Talentuosa, certamente, tanto da ricevere quattro Golden Globe prima di quest’ultimo, due candidature agli Oscar, un’interminabile lista di nominations agli Emmy Awards e il riconoscimento di un regista visionario come David Lynch del quale era l’attrice-feticcio .

Eppure, chi di noi ragazze degli anni Novanta avrebbe scelto Laura Dern come modello a cui somigliare? Chi avrebbe voluto essere una bionda tormentata che nei suoi primi venticinque anni era già stata un’adolescente incinta (Citizen Ruth), una ragazza cieca (Mask) e l’amante promiscua di un fuorilegge (Wild at heart)? Lei rappresentava l’amica problematica da cui era meglio tenersi alla larga, quella che si metteva nei guai, inquieta, disturbante e in polemica con il mondo, mentre noi volevamo solo essere carine e accomodanti.

Poi è successo quello che tutti sappiamo: Laura Dern è invecchiata e da spigolosa è diventata strepitosa. “Il classico tipo di donna che a diciott’anni ne dimostrava trenta e ora che ha superato i cinquanta continua a dimostrarne trenta” chiosa un utente su YouTube esprimendo il pensiero di molti ma mancando nuovamente il punto.

E il punto è che la bellezza dell’attrice non deriva dall’aver conservato un aspetto giovanile, quanto dall’aver trasformato quel volto irregolare e precocemente segnato in fascino e personalità. O forse siamo noi ad aver finalmente raggiunto la maturità necessaria per apprezzarne l’intensità.

“Nei miei primi vent’anni ho pianificato attentamente la carriera affinché, una volta adulta e responsabile della mia vita e delle mie scelte professionali, potessi interpretare in modo convincente ruoli diversi e sfaccettati come Nora di Storia di un matrimonio o Marmee di Piccole Donne, magari nello stesso anno” dichiara adesso godendosi l’ultimo riconoscimento alla sua bravura.

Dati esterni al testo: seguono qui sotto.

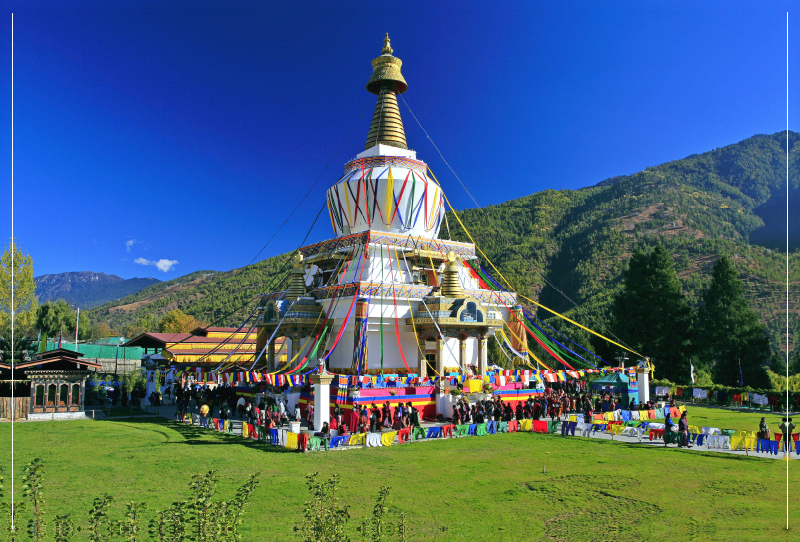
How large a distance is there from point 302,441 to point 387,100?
23335 millimetres

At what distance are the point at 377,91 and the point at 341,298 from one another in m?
15.0

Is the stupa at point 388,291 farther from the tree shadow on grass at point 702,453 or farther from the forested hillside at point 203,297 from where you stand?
Result: the forested hillside at point 203,297

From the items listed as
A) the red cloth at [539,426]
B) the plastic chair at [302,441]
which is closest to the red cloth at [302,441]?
the plastic chair at [302,441]

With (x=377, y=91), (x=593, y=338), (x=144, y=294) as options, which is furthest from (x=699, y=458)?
(x=144, y=294)

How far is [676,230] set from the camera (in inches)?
4503

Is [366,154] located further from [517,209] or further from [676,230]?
[517,209]

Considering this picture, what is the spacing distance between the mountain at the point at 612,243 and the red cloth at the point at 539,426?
3515 cm

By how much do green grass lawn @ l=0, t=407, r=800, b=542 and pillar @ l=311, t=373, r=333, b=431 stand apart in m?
2.30

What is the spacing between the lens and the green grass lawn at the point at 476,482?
10945 millimetres

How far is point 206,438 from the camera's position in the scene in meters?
20.2

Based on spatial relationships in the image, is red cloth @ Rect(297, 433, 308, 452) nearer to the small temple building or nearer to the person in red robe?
the person in red robe

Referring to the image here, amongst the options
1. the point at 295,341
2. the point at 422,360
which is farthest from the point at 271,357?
the point at 422,360

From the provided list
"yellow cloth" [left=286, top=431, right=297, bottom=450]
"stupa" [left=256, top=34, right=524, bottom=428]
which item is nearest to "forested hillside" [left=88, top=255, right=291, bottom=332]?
"stupa" [left=256, top=34, right=524, bottom=428]

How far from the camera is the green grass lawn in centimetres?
1095
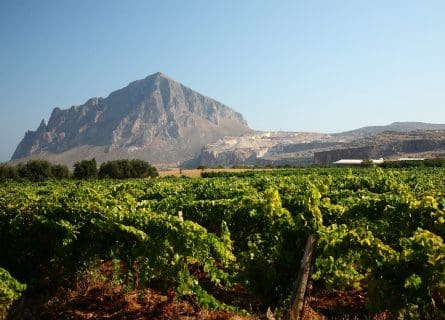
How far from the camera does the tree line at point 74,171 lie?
266ft

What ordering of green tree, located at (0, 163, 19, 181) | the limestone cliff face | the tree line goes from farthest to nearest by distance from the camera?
the limestone cliff face < the tree line < green tree, located at (0, 163, 19, 181)

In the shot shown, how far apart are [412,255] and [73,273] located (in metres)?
6.89

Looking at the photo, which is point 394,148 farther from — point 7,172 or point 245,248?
point 245,248

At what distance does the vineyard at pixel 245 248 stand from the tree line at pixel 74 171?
7497 centimetres

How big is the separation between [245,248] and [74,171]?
82.5 meters

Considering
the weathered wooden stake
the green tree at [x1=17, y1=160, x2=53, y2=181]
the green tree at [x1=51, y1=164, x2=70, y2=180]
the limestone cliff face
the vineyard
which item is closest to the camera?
the vineyard

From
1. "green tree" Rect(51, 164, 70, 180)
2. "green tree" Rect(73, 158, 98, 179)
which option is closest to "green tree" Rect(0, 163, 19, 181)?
"green tree" Rect(51, 164, 70, 180)

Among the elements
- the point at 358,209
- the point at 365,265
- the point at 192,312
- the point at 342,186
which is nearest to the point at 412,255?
the point at 365,265

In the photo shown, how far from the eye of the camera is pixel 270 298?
7703 millimetres

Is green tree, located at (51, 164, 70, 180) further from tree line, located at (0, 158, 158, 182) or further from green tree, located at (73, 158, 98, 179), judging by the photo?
green tree, located at (73, 158, 98, 179)

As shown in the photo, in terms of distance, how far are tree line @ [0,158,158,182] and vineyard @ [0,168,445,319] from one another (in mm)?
74971

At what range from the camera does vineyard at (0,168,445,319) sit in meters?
6.21

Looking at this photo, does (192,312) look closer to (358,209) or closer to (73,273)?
(73,273)

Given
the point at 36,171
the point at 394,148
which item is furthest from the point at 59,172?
the point at 394,148
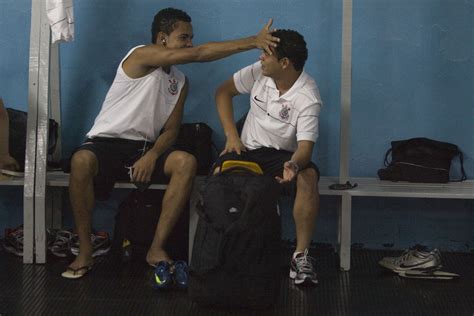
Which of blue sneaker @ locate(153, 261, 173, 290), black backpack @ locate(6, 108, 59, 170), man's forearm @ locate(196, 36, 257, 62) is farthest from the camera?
black backpack @ locate(6, 108, 59, 170)

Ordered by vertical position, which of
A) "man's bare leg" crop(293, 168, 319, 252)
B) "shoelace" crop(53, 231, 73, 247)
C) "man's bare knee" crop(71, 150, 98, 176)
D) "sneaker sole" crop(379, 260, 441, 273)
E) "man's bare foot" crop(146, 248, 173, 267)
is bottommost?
"sneaker sole" crop(379, 260, 441, 273)

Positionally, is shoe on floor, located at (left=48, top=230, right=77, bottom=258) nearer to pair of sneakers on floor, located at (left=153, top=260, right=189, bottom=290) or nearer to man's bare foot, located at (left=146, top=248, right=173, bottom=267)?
man's bare foot, located at (left=146, top=248, right=173, bottom=267)

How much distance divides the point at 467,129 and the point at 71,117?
208 cm

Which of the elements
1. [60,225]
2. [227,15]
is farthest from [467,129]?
[60,225]

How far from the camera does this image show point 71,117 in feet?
14.3

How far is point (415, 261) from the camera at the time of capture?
147 inches

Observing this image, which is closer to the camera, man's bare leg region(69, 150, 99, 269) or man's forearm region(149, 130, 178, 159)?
man's bare leg region(69, 150, 99, 269)

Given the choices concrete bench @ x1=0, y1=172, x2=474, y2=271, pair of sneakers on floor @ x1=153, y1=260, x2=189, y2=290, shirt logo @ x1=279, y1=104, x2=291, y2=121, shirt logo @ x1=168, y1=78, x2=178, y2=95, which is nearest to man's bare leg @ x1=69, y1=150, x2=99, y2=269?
concrete bench @ x1=0, y1=172, x2=474, y2=271

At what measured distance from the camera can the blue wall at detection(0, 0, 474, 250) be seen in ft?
13.7

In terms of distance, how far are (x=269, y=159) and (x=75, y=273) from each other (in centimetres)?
102

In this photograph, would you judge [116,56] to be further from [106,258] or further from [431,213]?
[431,213]

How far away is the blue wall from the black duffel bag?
152mm

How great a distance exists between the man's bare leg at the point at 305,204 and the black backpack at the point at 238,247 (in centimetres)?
39

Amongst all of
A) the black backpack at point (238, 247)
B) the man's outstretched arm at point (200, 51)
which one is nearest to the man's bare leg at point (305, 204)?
the black backpack at point (238, 247)
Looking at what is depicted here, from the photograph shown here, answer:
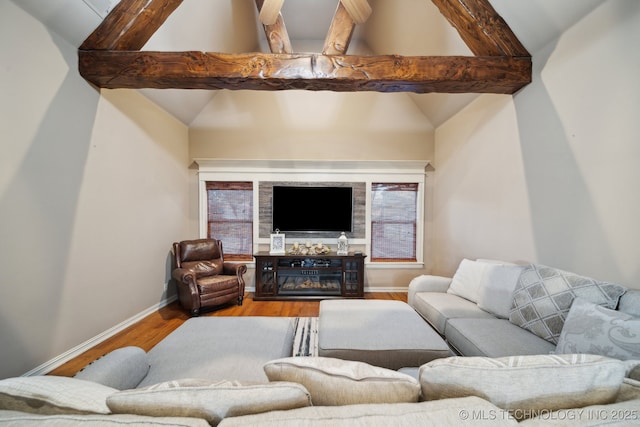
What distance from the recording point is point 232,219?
14.2 ft

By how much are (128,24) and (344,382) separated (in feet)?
10.6

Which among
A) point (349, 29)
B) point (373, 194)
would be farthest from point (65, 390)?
point (373, 194)

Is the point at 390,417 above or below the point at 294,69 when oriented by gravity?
below

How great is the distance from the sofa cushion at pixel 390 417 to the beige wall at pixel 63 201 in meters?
2.45

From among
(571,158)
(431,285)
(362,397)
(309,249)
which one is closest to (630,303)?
(571,158)

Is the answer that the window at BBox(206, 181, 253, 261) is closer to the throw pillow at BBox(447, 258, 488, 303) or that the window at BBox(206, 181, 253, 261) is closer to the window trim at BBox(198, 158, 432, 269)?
the window trim at BBox(198, 158, 432, 269)

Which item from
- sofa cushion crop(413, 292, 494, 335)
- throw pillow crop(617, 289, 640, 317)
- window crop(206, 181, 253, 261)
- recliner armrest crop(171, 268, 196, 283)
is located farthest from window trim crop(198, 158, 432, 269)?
throw pillow crop(617, 289, 640, 317)

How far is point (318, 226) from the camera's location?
419cm

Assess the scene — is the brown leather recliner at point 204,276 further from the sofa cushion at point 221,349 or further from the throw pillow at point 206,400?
the throw pillow at point 206,400

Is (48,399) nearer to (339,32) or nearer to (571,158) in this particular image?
(571,158)

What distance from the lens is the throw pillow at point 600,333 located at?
1196mm

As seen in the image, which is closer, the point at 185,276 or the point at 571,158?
the point at 571,158

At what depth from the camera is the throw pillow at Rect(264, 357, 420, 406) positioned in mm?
741

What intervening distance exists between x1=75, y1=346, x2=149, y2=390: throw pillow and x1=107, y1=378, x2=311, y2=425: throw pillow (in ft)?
2.15
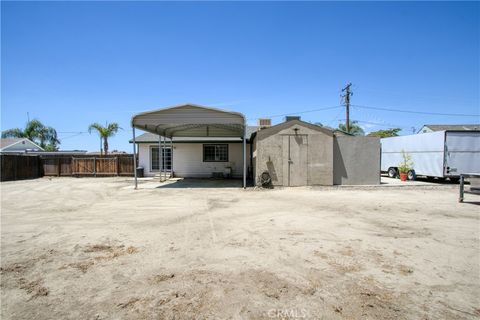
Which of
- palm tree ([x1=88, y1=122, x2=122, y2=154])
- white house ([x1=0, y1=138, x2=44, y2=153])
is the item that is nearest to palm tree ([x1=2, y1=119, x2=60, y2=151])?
white house ([x1=0, y1=138, x2=44, y2=153])

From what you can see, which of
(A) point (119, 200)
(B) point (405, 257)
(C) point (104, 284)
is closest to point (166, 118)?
(A) point (119, 200)

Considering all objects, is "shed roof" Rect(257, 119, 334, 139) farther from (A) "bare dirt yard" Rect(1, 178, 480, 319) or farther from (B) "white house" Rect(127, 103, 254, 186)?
(A) "bare dirt yard" Rect(1, 178, 480, 319)

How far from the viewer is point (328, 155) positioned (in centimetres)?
1347

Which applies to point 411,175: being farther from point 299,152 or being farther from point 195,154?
point 195,154

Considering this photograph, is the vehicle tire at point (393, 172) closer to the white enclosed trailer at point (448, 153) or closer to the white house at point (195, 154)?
the white enclosed trailer at point (448, 153)

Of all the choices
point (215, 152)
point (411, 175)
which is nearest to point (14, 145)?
point (215, 152)

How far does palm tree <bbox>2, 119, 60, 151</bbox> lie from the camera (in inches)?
1920

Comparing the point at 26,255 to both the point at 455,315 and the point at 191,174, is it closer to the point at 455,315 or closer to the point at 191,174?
the point at 455,315

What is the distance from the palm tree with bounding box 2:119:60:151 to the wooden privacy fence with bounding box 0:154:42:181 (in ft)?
124

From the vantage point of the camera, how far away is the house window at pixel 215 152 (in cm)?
1933

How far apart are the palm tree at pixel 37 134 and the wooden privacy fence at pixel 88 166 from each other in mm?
38143

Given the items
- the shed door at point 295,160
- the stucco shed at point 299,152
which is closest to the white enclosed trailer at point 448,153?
the stucco shed at point 299,152

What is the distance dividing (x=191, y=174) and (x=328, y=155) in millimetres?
10287

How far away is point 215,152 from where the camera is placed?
63.6 feet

La storia di Laura Den è dunque una variante moderna del brutto anatroccolo, con la differenza che ad averla trasformata in cigno non è stata la giovinezza ma la maturità con tutto quello che ne consegue: rughe d’espressione e palpebre pesanti ma anche carisma, carattere e capacità di dominare la scena senza sforzo.

È stato il tempo a cesellare la fisicità e l’intensità dell’attrice dando armonia e profondità a quello che in gioventù era talento abbozzato e goffaggine. Ne è prova il monologo che in Storia di un matrimonio sciorina a un’attonita Scarlett Johansonn, una prova attoriale che sarebbe difficile immaginare interpretata da un’attrice più giovane.

“È bella come in Jurassic Park, quando aveva 24 anni ” scrive un fan entusiasta ignorando che all’epoca la Dern reintrava tra “the most unattractive movie stars” mentre oggi è tra le attrici più desiderate e apprezzate.

È sufficiente tutto questo a dimostrare il teorema secondo il quale “è meglio una donna di cinquant’anni che due di venticinque”? Assolutamente no. Al limite dimostra che non importa come tu sia a venticinque anni: a cinquanta sarai la versione migliore di te stessa.